The quality of life outcomes and psychological impact of LSTS and its treatment with the STP procedure has not yet been studied.

This study investigated children’s quality of life following STP and quantified this using a validated measure. In addition, the lived experience of the parents and children was investigated using semi-structured interviews. The quality of life of children following STP was found to be broadly similar to that of healthy children for most age groups. However, the presence of congenital abnormalities alongside LSTS corresponded to lower quality of life scores. The overarching theme from the interviews emphasised that caring for very sick children can have a profound effect upon the parents.

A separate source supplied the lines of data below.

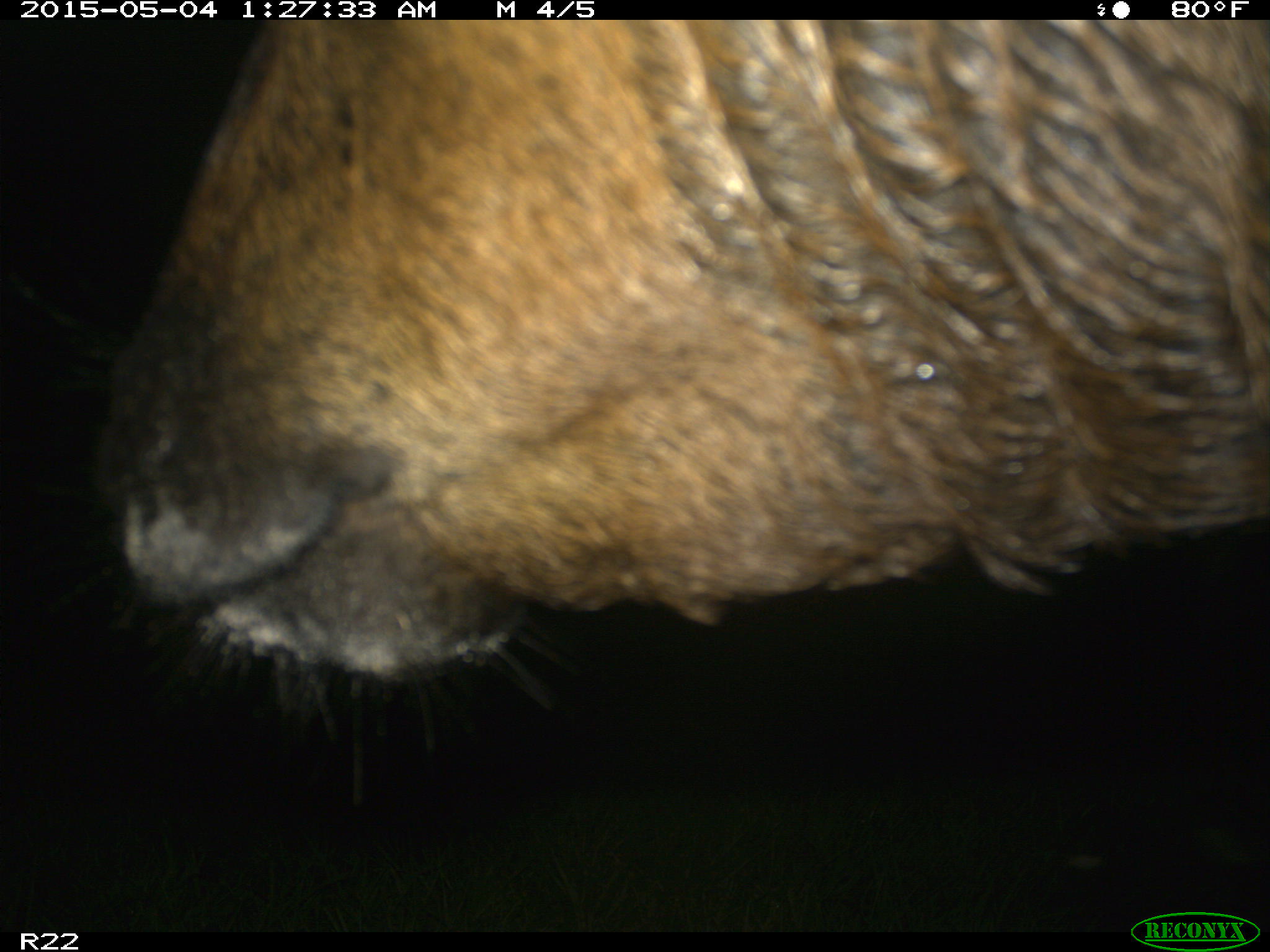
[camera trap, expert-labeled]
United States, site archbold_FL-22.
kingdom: Animalia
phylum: Chordata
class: Mammalia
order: Artiodactyla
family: Bovidae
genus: Bos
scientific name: Bos taurus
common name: domestic cow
Bos taurus (domestic cow).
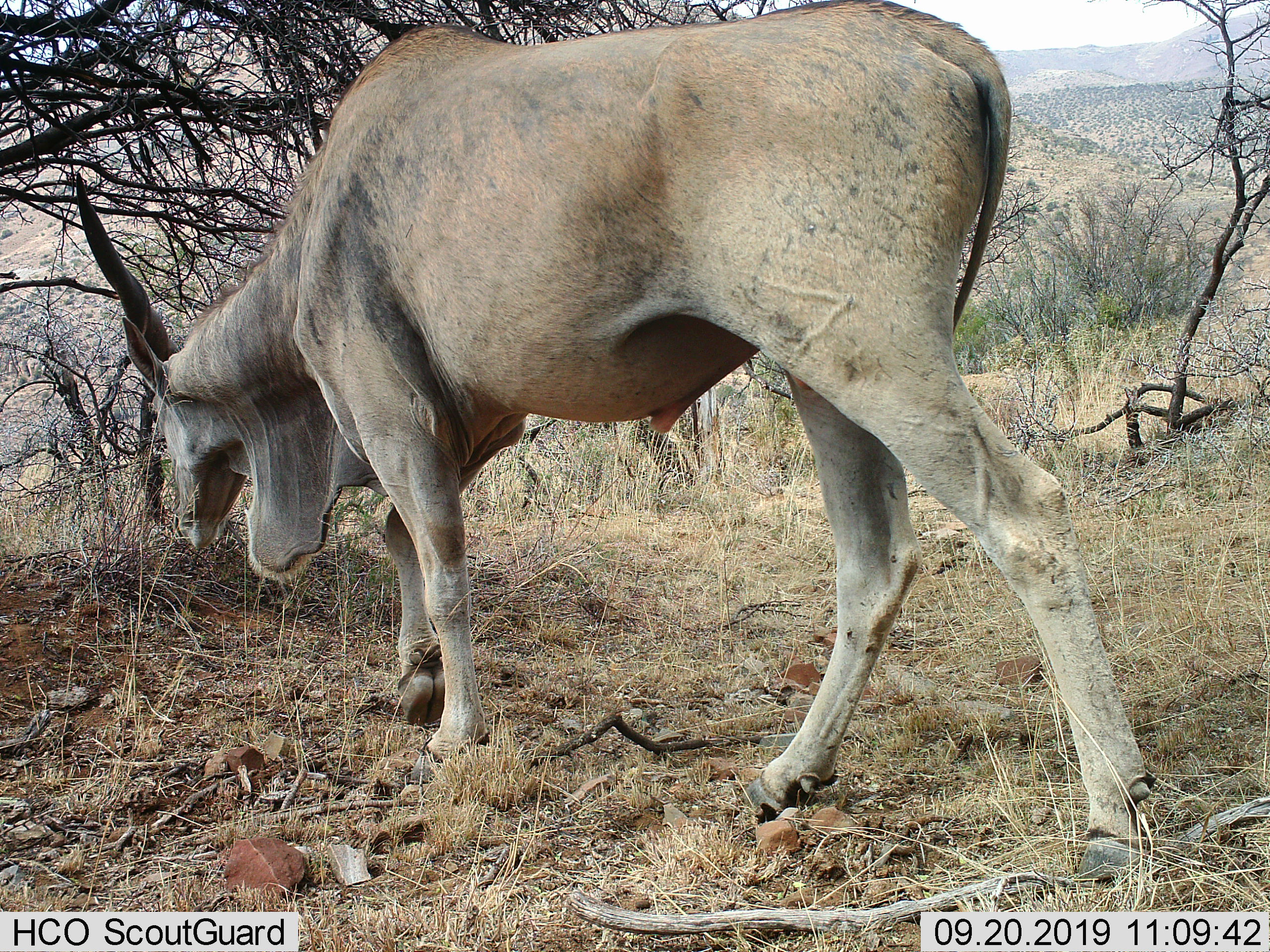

The data collected concerning quality of life following STP will be used in the future to facilitate the formulation and pilot of a patient reported outcome measure (PROM). This will provide information to refine the care pathway for patients with LSTS.

Luke Gibbons: Development of a non-invasive monitoring tool for complex tracheal disease

Luke Gibbons

Congenital tracheal stenosis is a rare condition where children are born with stenosis of the airway due to incomplete development of tracheal cartilage. Stenosis exceeding two-thirds of the length of the trachea is considered long-segment tracheal stenosis.

The gold standard treatment is currently slide tracheoplasty which shortens and widens the trachea. While this provides improvement of airway calibre it can be complicated by further stenosis. As such, children typically require long-term monitoring with bronchoscopy and bronchography which are invasive procedures that both require general anaesthetic.

In adult airways, changes in tracheal calibre have been shown to correlate with specific changes in acoustic power profiles of breath sounds. This study has further investigated this to develop the use of an iPad as a non-invasive monitoring tool that can be used at home, reducing unnecessary invasive procedures.

The iPad was used to record breathing sounds of eight children pre- and post-bronchoscopy and bronchography. These were analysed by applying a fast Fourier transform to the recording and calculating the mean spectral power over different frequency bands.

There were no significant changes in breathing sounds after dilatation of the trachea. This study recommends that further investigations are performed to determine what acoustic changes occur in children after tracheal dilatation.